* _DIRECTIVE_
Please output every line of the items below as a JSON list of strings, with one string per line and blank lines left out.

Recorded data:
[START]

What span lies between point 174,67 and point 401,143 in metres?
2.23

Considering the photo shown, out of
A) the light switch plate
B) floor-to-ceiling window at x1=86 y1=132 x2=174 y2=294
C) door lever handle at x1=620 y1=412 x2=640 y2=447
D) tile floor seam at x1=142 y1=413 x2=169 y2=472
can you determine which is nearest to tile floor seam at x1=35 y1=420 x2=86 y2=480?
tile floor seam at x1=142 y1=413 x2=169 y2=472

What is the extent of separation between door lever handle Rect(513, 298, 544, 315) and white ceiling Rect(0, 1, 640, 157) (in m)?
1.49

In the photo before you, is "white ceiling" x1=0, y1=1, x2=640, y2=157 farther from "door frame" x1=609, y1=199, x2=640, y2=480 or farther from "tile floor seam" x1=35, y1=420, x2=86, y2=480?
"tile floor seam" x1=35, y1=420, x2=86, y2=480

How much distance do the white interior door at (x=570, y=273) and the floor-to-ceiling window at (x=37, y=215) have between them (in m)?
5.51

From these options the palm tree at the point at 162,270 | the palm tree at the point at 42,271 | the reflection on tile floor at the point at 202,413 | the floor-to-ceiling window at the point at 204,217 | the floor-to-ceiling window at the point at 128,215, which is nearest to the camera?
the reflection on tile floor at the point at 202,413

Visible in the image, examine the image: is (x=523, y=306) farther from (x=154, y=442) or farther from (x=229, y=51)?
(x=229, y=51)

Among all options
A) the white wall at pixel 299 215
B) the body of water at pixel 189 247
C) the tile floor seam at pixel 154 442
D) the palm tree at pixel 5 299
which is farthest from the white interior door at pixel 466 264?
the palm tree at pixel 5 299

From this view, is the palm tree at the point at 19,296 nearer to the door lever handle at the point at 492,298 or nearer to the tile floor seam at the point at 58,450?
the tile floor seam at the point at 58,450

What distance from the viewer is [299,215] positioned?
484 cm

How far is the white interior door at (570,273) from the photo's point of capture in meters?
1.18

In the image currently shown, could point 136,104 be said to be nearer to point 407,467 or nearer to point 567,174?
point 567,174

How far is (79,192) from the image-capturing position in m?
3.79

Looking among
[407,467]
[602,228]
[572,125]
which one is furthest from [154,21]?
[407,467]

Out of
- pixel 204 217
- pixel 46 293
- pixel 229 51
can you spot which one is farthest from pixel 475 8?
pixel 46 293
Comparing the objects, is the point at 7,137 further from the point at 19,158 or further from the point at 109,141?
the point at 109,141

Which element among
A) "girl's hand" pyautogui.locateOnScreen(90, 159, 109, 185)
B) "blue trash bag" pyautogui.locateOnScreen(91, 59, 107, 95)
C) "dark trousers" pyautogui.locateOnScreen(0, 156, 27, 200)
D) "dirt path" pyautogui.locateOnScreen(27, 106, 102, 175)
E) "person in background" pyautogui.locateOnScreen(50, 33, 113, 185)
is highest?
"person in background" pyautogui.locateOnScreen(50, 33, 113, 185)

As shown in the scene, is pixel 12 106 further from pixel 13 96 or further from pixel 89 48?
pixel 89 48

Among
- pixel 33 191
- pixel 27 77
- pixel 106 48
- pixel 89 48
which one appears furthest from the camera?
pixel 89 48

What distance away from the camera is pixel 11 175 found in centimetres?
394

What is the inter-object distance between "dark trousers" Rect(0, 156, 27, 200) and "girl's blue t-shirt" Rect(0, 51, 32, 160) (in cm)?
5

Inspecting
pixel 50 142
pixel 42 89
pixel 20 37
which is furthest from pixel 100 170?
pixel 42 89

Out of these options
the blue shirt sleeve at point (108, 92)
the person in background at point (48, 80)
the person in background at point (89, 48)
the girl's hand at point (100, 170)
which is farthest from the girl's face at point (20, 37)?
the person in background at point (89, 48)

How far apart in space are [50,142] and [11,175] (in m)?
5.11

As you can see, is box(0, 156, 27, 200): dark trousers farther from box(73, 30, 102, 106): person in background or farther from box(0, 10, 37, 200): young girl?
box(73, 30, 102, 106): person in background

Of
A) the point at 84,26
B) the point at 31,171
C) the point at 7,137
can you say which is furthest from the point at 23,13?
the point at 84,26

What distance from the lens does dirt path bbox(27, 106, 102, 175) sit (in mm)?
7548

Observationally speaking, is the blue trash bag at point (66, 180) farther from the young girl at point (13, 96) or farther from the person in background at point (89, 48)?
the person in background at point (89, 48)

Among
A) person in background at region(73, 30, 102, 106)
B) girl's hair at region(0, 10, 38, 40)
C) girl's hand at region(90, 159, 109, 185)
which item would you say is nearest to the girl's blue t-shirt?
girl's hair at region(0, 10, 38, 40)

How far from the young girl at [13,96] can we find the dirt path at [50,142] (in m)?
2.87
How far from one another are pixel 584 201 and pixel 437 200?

[END]

* _ANSWER TO THE PROBLEM_
[
  "What span lies between point 174,67 and point 401,143 in metres?",
  "2.23",
  "Considering the photo shown, out of",
  "A) the light switch plate",
  "B) floor-to-ceiling window at x1=86 y1=132 x2=174 y2=294",
  "C) door lever handle at x1=620 y1=412 x2=640 y2=447",
  "D) tile floor seam at x1=142 y1=413 x2=169 y2=472",
  "can you determine which is nearest to tile floor seam at x1=35 y1=420 x2=86 y2=480?",
  "tile floor seam at x1=142 y1=413 x2=169 y2=472",
  "What is the extent of separation between door lever handle Rect(513, 298, 544, 315) and white ceiling Rect(0, 1, 640, 157) (in m)?",
  "1.49",
  "In the photo before you, is \"white ceiling\" x1=0, y1=1, x2=640, y2=157 farther from \"door frame\" x1=609, y1=199, x2=640, y2=480 or farther from \"tile floor seam\" x1=35, y1=420, x2=86, y2=480?",
  "\"tile floor seam\" x1=35, y1=420, x2=86, y2=480",
  "How much distance do the white interior door at (x=570, y=273) and the floor-to-ceiling window at (x=37, y=215) have between them (in m)?",
  "5.51",
  "From these options the palm tree at the point at 162,270 | the palm tree at the point at 42,271 | the reflection on tile floor at the point at 202,413 | the floor-to-ceiling window at the point at 204,217 | the floor-to-ceiling window at the point at 128,215, which is nearest to the camera?",
  "the reflection on tile floor at the point at 202,413",
  "Visible in the image, examine the image: is (x=523, y=306) farther from (x=154, y=442) or farther from (x=229, y=51)?",
  "(x=229, y=51)",
  "Among all options",
  "A) the white wall at pixel 299 215",
  "B) the body of water at pixel 189 247",
  "C) the tile floor seam at pixel 154 442",
  "D) the palm tree at pixel 5 299",
  "which is farthest from the white interior door at pixel 466 264?",
  "the palm tree at pixel 5 299",
  "From this view, is the palm tree at the point at 19,296 nearer to the door lever handle at the point at 492,298 or nearer to the tile floor seam at the point at 58,450?",
  "the tile floor seam at the point at 58,450",
  "What distance from the viewer is [299,215] positioned?",
  "484 cm",
  "How far is the white interior door at (570,273) from the photo's point of capture in meters?",
  "1.18",
  "In the image currently shown, could point 136,104 be said to be nearer to point 407,467 or nearer to point 567,174?",
  "point 567,174",
  "How far is (79,192) from the image-capturing position in m?",
  "3.79",
  "Looking among",
  "[407,467]",
  "[602,228]",
  "[572,125]",
  "which one is furthest from [154,21]?",
  "[407,467]",
  "Out of",
  "- pixel 204 217",
  "- pixel 46 293",
  "- pixel 229 51",
  "can you spot which one is farthest from pixel 475 8?",
  "pixel 46 293",
  "Comparing the objects, is the point at 7,137 further from the point at 19,158 or further from the point at 109,141?",
  "the point at 109,141",
  "Which element among",
  "A) \"girl's hand\" pyautogui.locateOnScreen(90, 159, 109, 185)",
  "B) \"blue trash bag\" pyautogui.locateOnScreen(91, 59, 107, 95)",
  "C) \"dark trousers\" pyautogui.locateOnScreen(0, 156, 27, 200)",
  "D) \"dirt path\" pyautogui.locateOnScreen(27, 106, 102, 175)",
  "E) \"person in background\" pyautogui.locateOnScreen(50, 33, 113, 185)",
  "is highest?",
  "\"person in background\" pyautogui.locateOnScreen(50, 33, 113, 185)",
  "As shown in the scene, is pixel 12 106 further from pixel 13 96 or further from pixel 89 48?",
  "pixel 89 48",
  "Among",
  "- pixel 33 191",
  "- pixel 27 77",
  "- pixel 106 48",
  "- pixel 89 48",
  "which one appears furthest from the camera?",
  "pixel 89 48",
  "What distance away from the camera is pixel 11 175 found in centimetres?",
  "394",
  "What is the inter-object distance between \"dark trousers\" Rect(0, 156, 27, 200) and \"girl's blue t-shirt\" Rect(0, 51, 32, 160) (in cm)?",
  "5",
  "Inspecting",
  "pixel 50 142",
  "pixel 42 89",
  "pixel 20 37",
  "which is furthest from pixel 100 170?",
  "pixel 42 89",
  "Out of these options",
  "the blue shirt sleeve at point (108, 92)",
  "the person in background at point (48, 80)",
  "the person in background at point (89, 48)",
  "the girl's hand at point (100, 170)",
  "which is farthest from the girl's face at point (20, 37)?",
  "the person in background at point (89, 48)",
  "How far apart in space are [50,142] and [11,175] (in m)?",
  "5.11",
  "As you can see, is box(0, 156, 27, 200): dark trousers farther from box(73, 30, 102, 106): person in background or farther from box(0, 10, 37, 200): young girl?",
  "box(73, 30, 102, 106): person in background",
  "Of",
  "A) the point at 84,26",
  "B) the point at 31,171",
  "C) the point at 7,137",
  "can you say which is furthest from the point at 23,13?",
  "the point at 84,26",
  "What distance from the lens does dirt path bbox(27, 106, 102, 175) sit (in mm)?",
  "7548",
  "Observationally speaking, is the blue trash bag at point (66, 180) farther from the young girl at point (13, 96) or farther from the person in background at point (89, 48)?",
  "the person in background at point (89, 48)",
  "Among",
  "A) person in background at region(73, 30, 102, 106)",
  "B) girl's hair at region(0, 10, 38, 40)",
  "C) girl's hand at region(90, 159, 109, 185)",
  "which item would you say is nearest to the girl's blue t-shirt?",
  "girl's hair at region(0, 10, 38, 40)",
  "How far from the young girl at [13,96] can we find the dirt path at [50,142] (in m)?",
  "2.87",
  "How far from one another are pixel 584 201 and pixel 437 200?"
]